* _MATERIAL SUPPLIED_
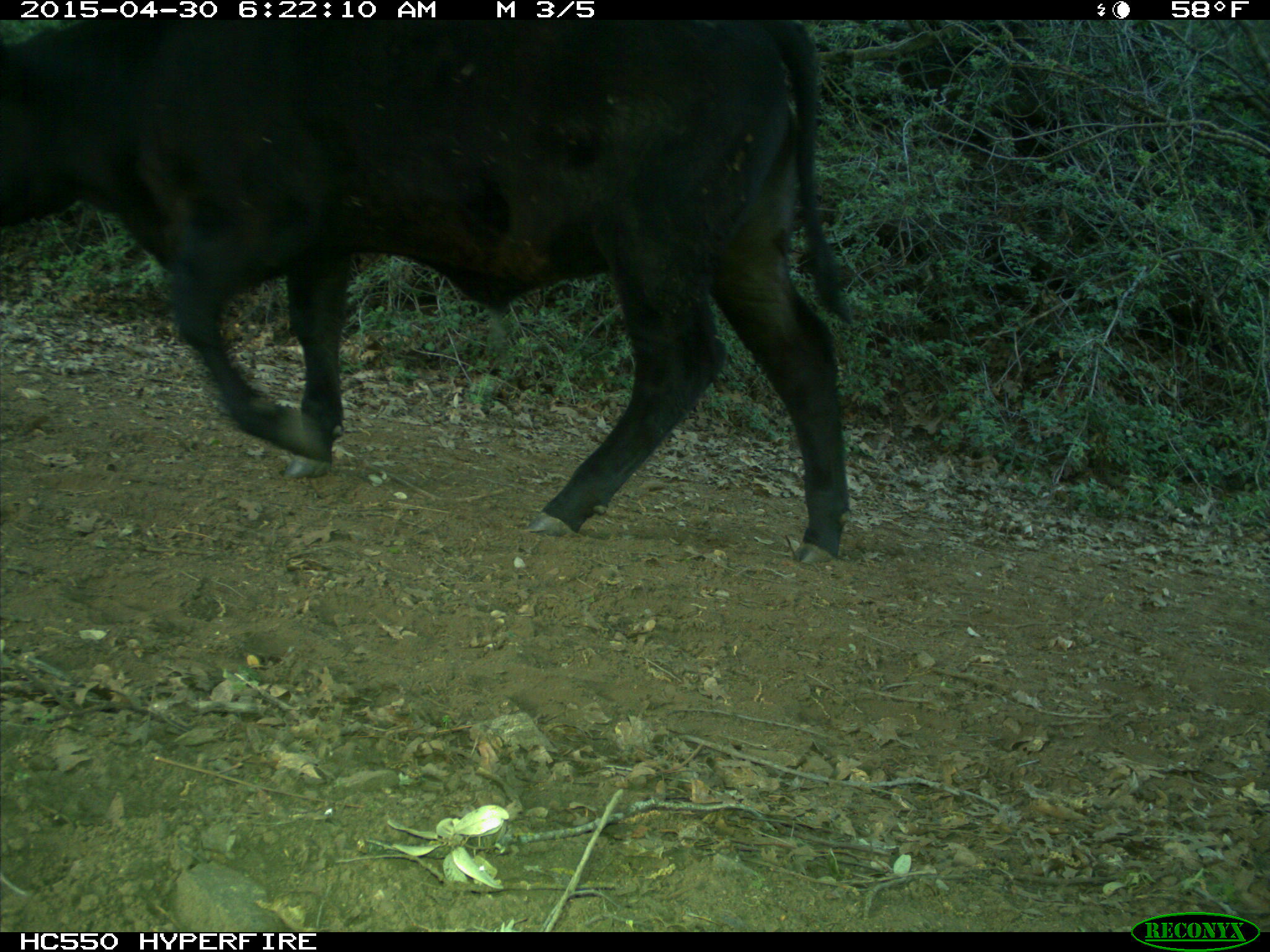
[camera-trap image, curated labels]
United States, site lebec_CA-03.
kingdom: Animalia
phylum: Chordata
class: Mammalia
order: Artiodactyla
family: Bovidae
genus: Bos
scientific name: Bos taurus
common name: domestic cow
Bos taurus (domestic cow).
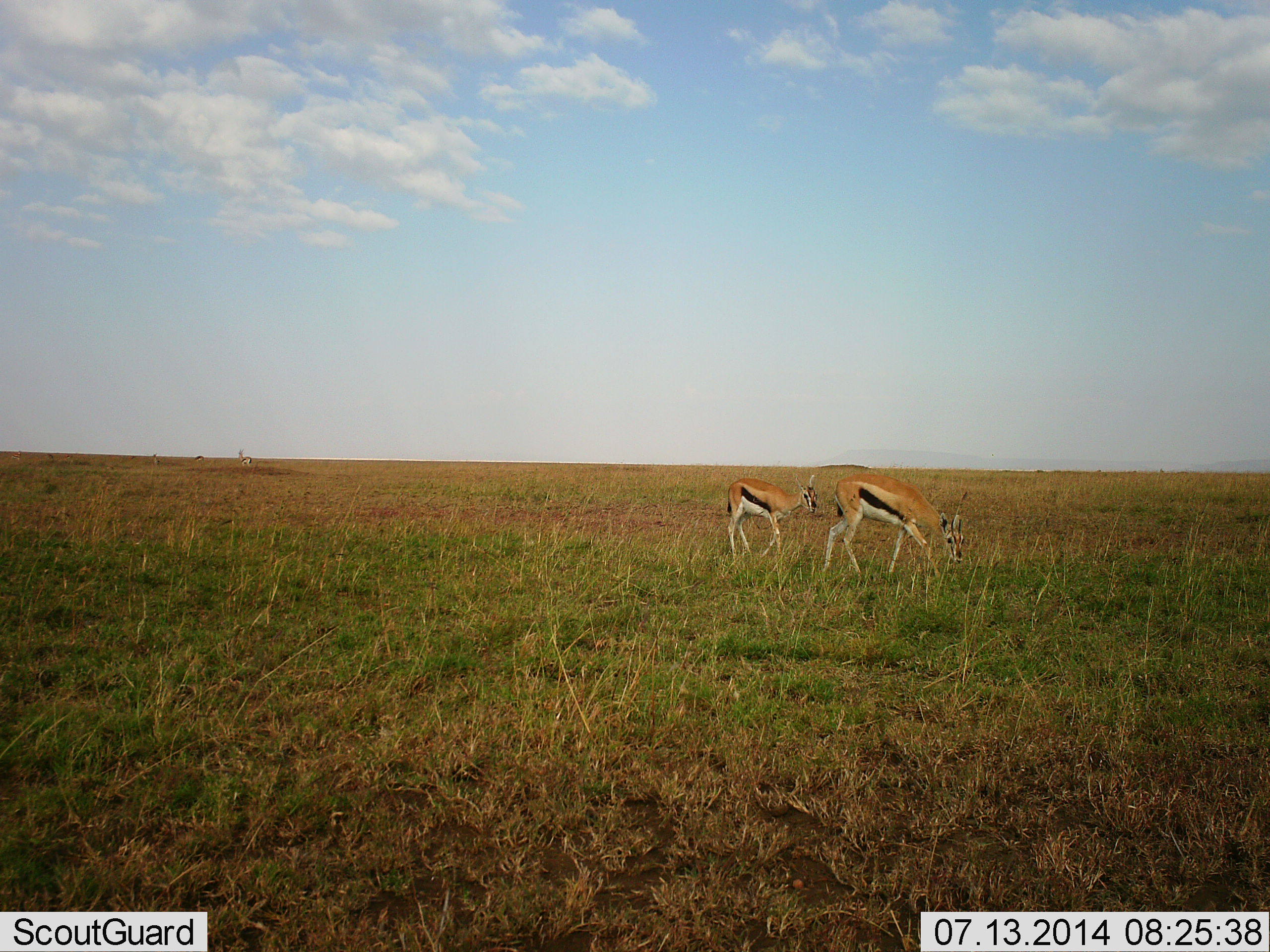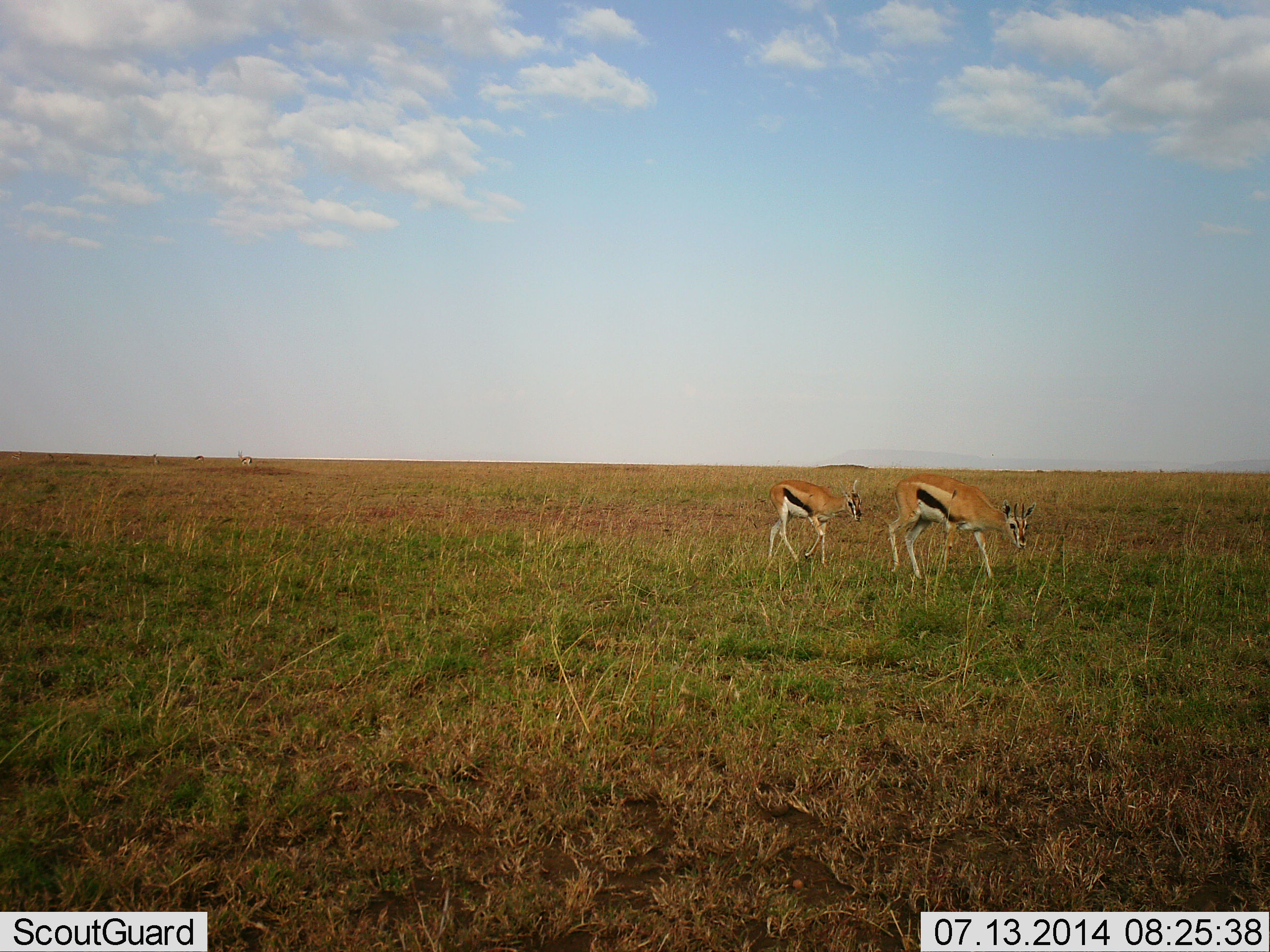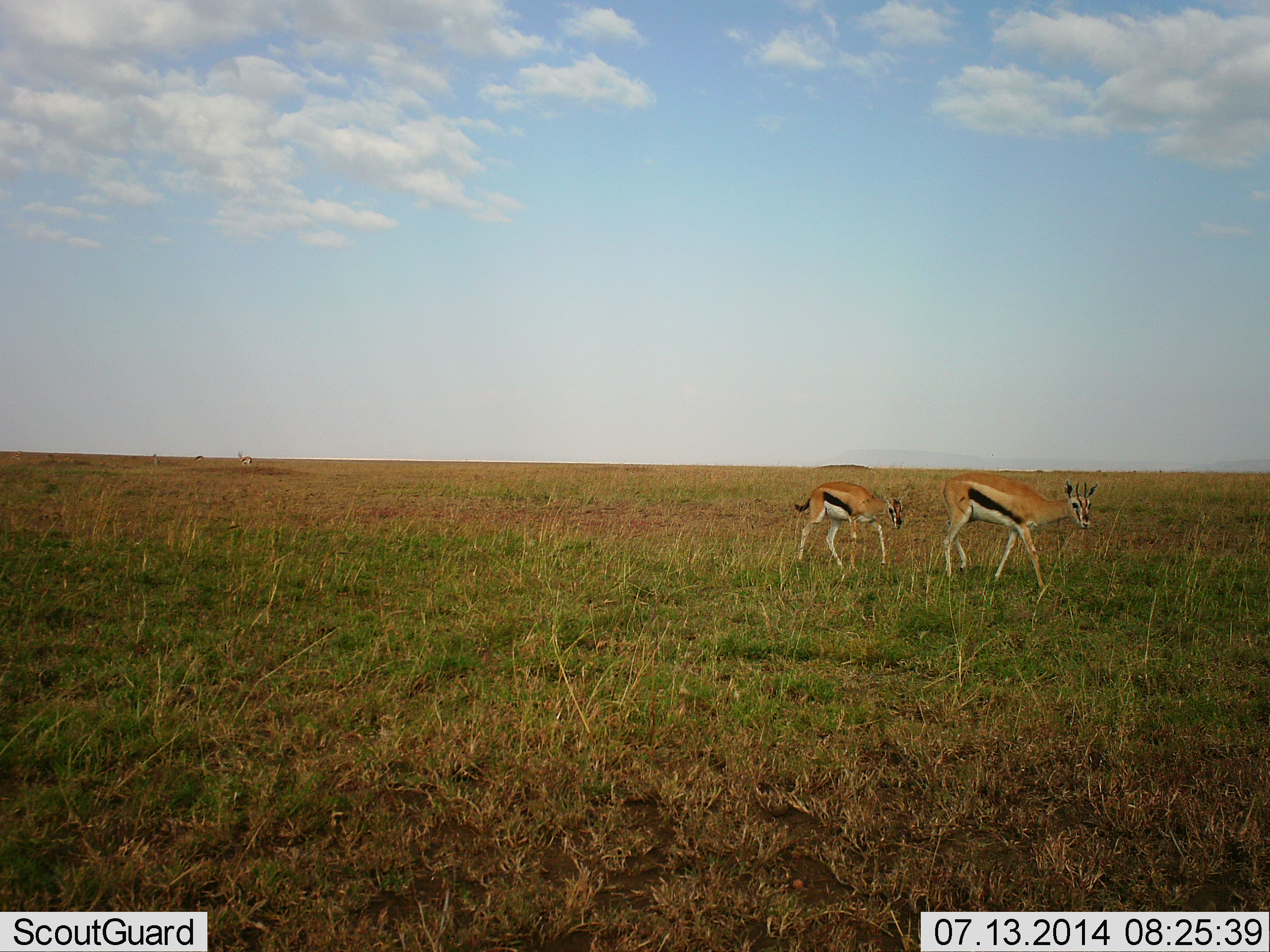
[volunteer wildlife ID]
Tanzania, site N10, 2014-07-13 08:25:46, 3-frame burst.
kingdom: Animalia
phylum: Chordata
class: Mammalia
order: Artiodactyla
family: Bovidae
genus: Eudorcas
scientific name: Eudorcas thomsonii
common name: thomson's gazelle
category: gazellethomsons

* _YOUR OBJECTIVE_
Output all of the listing above, exactly as given, but without its pictures.

* _RESULT OF THE TASK_
[camera-trap image, curated labels]
United States, site lebec_CA-03.
kingdom: Animalia
phylum: Chordata
class: Mammalia
order: Artiodactyla
family: Bovidae
genus: Bos
scientific name: Bos taurus
common name: domestic cow
Bos taurus (domestic cow).
[volunteer wildlife ID]
Tanzania, site N10, 2014-07-13 08:25:46, 3-frame burst.
kingdom: Animalia
phylum: Chordata
class: Mammalia
order: Artiodactyla
family: Bovidae
genus: Eudorcas
scientific name: Eudorcas thomsonii
common name: thomson's gazelle
category: gazellethomsons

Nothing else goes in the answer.